Task objective | Retype the whole listing, please, keeping every line exact and dropping the pictures.

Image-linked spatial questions
• • •
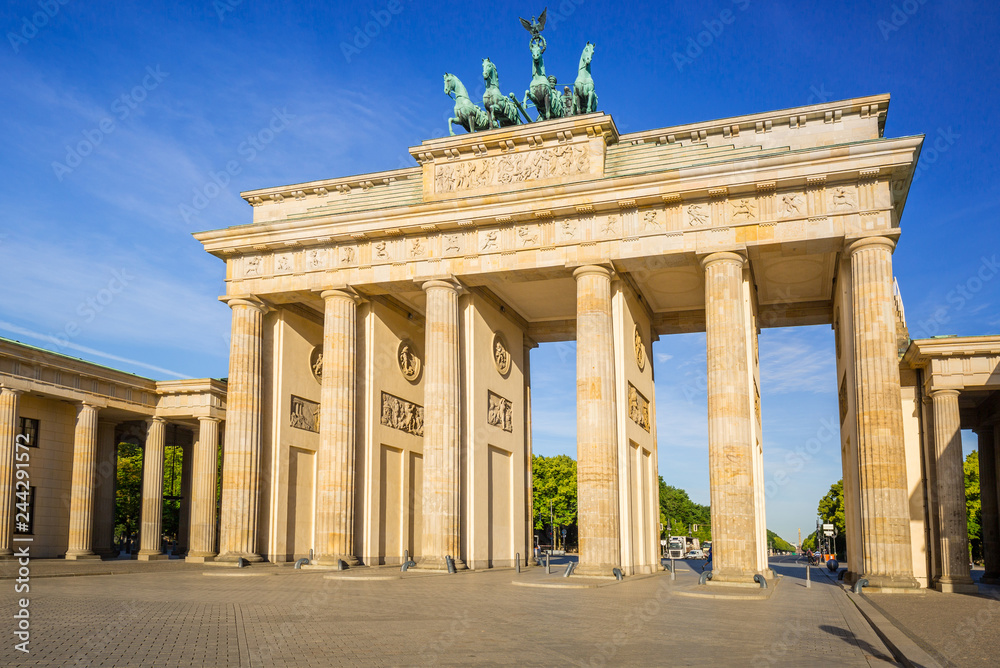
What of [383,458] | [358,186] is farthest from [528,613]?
[358,186]

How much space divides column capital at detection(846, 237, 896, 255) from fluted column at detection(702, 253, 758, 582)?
10.8ft

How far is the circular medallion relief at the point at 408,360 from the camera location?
116ft

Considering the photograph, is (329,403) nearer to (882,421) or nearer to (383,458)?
(383,458)

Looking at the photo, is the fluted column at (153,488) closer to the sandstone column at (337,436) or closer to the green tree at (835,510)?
the sandstone column at (337,436)

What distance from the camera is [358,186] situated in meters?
33.6

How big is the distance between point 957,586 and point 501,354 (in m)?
18.3

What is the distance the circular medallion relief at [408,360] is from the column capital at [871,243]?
1811cm

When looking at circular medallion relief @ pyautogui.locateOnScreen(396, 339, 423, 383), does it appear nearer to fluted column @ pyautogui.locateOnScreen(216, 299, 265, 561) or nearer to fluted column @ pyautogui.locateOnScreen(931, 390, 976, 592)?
fluted column @ pyautogui.locateOnScreen(216, 299, 265, 561)

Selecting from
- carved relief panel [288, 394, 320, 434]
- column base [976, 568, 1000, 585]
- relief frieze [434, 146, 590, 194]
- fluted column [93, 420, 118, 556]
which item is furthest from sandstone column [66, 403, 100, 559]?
column base [976, 568, 1000, 585]

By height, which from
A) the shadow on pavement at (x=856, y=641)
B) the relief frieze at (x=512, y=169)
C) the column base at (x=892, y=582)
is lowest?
the column base at (x=892, y=582)

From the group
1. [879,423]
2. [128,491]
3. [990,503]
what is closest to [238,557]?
[879,423]

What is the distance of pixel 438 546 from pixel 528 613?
13.2 meters

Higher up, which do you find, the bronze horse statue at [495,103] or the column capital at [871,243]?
the bronze horse statue at [495,103]

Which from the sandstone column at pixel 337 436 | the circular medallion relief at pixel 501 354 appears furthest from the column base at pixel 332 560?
the circular medallion relief at pixel 501 354
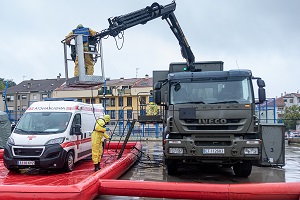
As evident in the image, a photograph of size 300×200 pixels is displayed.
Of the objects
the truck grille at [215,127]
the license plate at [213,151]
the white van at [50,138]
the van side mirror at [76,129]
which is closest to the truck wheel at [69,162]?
the white van at [50,138]

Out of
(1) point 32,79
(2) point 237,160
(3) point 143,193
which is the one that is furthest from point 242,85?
(1) point 32,79

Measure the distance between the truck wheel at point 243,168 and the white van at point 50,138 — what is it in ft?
16.4

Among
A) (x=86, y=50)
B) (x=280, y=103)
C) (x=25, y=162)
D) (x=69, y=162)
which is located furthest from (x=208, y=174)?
(x=280, y=103)

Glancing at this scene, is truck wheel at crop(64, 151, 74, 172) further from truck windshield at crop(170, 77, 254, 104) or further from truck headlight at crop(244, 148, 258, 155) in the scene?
truck headlight at crop(244, 148, 258, 155)

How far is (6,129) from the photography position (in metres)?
16.1

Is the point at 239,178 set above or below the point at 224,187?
below

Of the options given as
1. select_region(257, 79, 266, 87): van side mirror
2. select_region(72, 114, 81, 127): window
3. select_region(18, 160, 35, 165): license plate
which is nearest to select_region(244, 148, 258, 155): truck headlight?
select_region(257, 79, 266, 87): van side mirror

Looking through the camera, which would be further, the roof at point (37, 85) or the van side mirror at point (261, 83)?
the roof at point (37, 85)

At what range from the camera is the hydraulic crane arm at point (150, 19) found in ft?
37.7

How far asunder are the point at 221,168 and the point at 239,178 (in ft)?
6.50

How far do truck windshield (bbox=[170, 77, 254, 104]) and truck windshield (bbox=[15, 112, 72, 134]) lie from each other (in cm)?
351

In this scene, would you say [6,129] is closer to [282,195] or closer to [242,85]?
[242,85]

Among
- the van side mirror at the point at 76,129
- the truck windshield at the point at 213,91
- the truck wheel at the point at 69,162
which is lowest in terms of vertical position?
the truck wheel at the point at 69,162

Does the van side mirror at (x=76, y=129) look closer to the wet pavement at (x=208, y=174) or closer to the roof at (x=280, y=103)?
the wet pavement at (x=208, y=174)
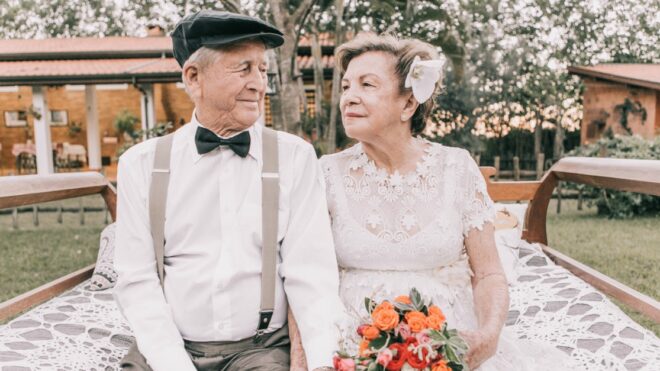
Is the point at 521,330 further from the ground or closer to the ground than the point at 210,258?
closer to the ground

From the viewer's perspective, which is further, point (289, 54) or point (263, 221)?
point (289, 54)

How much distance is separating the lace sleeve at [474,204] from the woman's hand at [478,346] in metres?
0.49

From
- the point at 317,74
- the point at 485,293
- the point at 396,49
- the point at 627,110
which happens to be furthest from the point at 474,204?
the point at 627,110

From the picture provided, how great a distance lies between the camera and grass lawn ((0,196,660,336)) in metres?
6.88

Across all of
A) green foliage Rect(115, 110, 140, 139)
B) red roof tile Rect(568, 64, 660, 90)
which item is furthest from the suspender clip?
green foliage Rect(115, 110, 140, 139)

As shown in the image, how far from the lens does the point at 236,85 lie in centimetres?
224

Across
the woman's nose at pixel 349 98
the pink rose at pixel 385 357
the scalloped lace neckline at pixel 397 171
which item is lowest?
the pink rose at pixel 385 357

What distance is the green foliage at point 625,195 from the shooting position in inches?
427

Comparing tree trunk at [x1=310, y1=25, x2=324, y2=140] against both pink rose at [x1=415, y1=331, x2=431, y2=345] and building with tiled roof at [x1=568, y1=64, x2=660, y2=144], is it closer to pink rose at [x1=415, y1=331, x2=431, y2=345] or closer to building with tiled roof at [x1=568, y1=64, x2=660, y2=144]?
building with tiled roof at [x1=568, y1=64, x2=660, y2=144]

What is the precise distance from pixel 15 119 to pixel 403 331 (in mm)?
25758

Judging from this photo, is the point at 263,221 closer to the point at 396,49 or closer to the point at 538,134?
the point at 396,49

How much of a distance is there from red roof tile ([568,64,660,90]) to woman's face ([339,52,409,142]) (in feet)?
51.5

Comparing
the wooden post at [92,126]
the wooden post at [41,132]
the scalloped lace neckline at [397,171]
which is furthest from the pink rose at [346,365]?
the wooden post at [92,126]

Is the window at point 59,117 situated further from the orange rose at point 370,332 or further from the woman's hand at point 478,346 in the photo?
• • •
Solution |
What of [383,458] | [358,186] is farthest from [528,613]?
[358,186]

How much space divides column capital at detection(846, 237, 896, 255) from fluted column at detection(702, 253, 758, 582)?
10.8ft

How far is the circular medallion relief at the point at 408,360 from the camera location?
116ft

Considering the photograph, is (329,403) nearer to (882,421) or nearer to (383,458)?
(383,458)

Looking at the photo, is the fluted column at (153,488) closer to the sandstone column at (337,436) or closer to the green tree at (835,510)?
the sandstone column at (337,436)

What distance from the camera is [358,186] situated in meters?
33.6

How big is the distance between point 957,586 and point 501,354 (in m)?
18.3

What is the distance the circular medallion relief at [408,360] is from the column capital at [871,243]?
1811cm

When looking at circular medallion relief @ pyautogui.locateOnScreen(396, 339, 423, 383), does it appear nearer to fluted column @ pyautogui.locateOnScreen(216, 299, 265, 561) or nearer to fluted column @ pyautogui.locateOnScreen(931, 390, 976, 592)?
fluted column @ pyautogui.locateOnScreen(216, 299, 265, 561)

Selecting from
- carved relief panel [288, 394, 320, 434]
- column base [976, 568, 1000, 585]
- relief frieze [434, 146, 590, 194]
- fluted column [93, 420, 118, 556]
which item is furthest from sandstone column [66, 403, 100, 559]?
column base [976, 568, 1000, 585]

By height, which from
A) the shadow on pavement at (x=856, y=641)
B) the relief frieze at (x=512, y=169)
C) the column base at (x=892, y=582)
is lowest?
the column base at (x=892, y=582)

From the group
1. [879,423]
2. [128,491]
3. [990,503]
what is closest to [238,557]?
[879,423]

What is the distance of pixel 438 546 from pixel 528 613?
13.2 meters

Higher up, which do you find, the bronze horse statue at [495,103] or the column capital at [871,243]?
the bronze horse statue at [495,103]

Which from the sandstone column at pixel 337 436 | the circular medallion relief at pixel 501 354 appears furthest from the column base at pixel 332 560?
the circular medallion relief at pixel 501 354
As evident in the image, a photograph of size 300×200 pixels is displayed.
Of the objects
the truck grille at [215,127]
the license plate at [213,151]
the white van at [50,138]
the van side mirror at [76,129]
which is closest to the truck wheel at [69,162]?
the white van at [50,138]

Out of
(1) point 32,79
(2) point 237,160
(3) point 143,193
which is the one that is furthest from point 242,85?
(1) point 32,79

Measure the distance between the truck wheel at point 243,168 and the white van at point 50,138 — what is it in ft?
16.4

Among
A) (x=86, y=50)
B) (x=280, y=103)
C) (x=25, y=162)
D) (x=69, y=162)
which is located furthest from (x=208, y=174)?
(x=280, y=103)

Glancing at this scene, is truck wheel at crop(64, 151, 74, 172) further from truck windshield at crop(170, 77, 254, 104) or further from truck headlight at crop(244, 148, 258, 155) in the scene?
truck headlight at crop(244, 148, 258, 155)

How far is (6,129) from the photography position (in metres)?
16.1

Is the point at 239,178 set above or below the point at 224,187?
below

Of the options given as
1. select_region(257, 79, 266, 87): van side mirror
2. select_region(72, 114, 81, 127): window
3. select_region(18, 160, 35, 165): license plate
which is nearest to select_region(244, 148, 258, 155): truck headlight?
select_region(257, 79, 266, 87): van side mirror

Looking through the camera, which would be further, the roof at point (37, 85) or the van side mirror at point (261, 83)?
the roof at point (37, 85)

At what range from the camera is the hydraulic crane arm at point (150, 19) found in ft?
37.7

How far asunder are the point at 221,168 and the point at 239,178 (in ft)?
6.50

How far do truck windshield (bbox=[170, 77, 254, 104]) and truck windshield (bbox=[15, 112, 72, 134]) lie from each other (in cm)?
351

In this scene, would you say [6,129] is closer to [282,195] or closer to [242,85]?
[242,85]

Among
- the van side mirror at the point at 76,129
- the truck windshield at the point at 213,91
- the truck wheel at the point at 69,162
which is lowest in terms of vertical position?
the truck wheel at the point at 69,162

Does the van side mirror at (x=76, y=129) look closer to the wet pavement at (x=208, y=174) or closer to the roof at (x=280, y=103)?
the wet pavement at (x=208, y=174)
Is the point at 521,330 further from the ground or closer to the ground than the point at 210,258?
closer to the ground

From the viewer's perspective, which is further, point (289, 54) or point (263, 221)?
point (289, 54)

How much distance is separating the lace sleeve at [474,204] from the woman's hand at [478,346] in metres?
0.49

From
- the point at 317,74
- the point at 485,293
- the point at 396,49
- the point at 627,110
which happens to be furthest from the point at 474,204?
the point at 627,110

From the picture provided, how great a distance lies between the camera and grass lawn ((0,196,660,336)) in metres?
6.88

Across all of
A) green foliage Rect(115, 110, 140, 139)
B) red roof tile Rect(568, 64, 660, 90)
which item is furthest from the suspender clip?
green foliage Rect(115, 110, 140, 139)

As shown in the image, how far from the lens does the point at 236,85 lie in centimetres?
224

Across
the woman's nose at pixel 349 98
the pink rose at pixel 385 357
the scalloped lace neckline at pixel 397 171
which item is lowest?
the pink rose at pixel 385 357

What distance is the green foliage at point 625,195 from the shooting position in inches?
427

Comparing tree trunk at [x1=310, y1=25, x2=324, y2=140] against both pink rose at [x1=415, y1=331, x2=431, y2=345] and building with tiled roof at [x1=568, y1=64, x2=660, y2=144], is it closer to pink rose at [x1=415, y1=331, x2=431, y2=345] or closer to building with tiled roof at [x1=568, y1=64, x2=660, y2=144]?
building with tiled roof at [x1=568, y1=64, x2=660, y2=144]

What is the precise distance from pixel 15 119 to pixel 403 331 (in mm)?
25758

Judging from this photo, is the point at 263,221 closer to the point at 396,49 or closer to the point at 538,134?
the point at 396,49

How much of a distance is there from red roof tile ([568,64,660,90]) to woman's face ([339,52,409,142]) (in feet)?
51.5

Comparing
the wooden post at [92,126]
the wooden post at [41,132]
the scalloped lace neckline at [397,171]
which is furthest from the pink rose at [346,365]?
the wooden post at [92,126]

Is the window at point 59,117 situated further from the orange rose at point 370,332 or further from the woman's hand at point 478,346 in the photo?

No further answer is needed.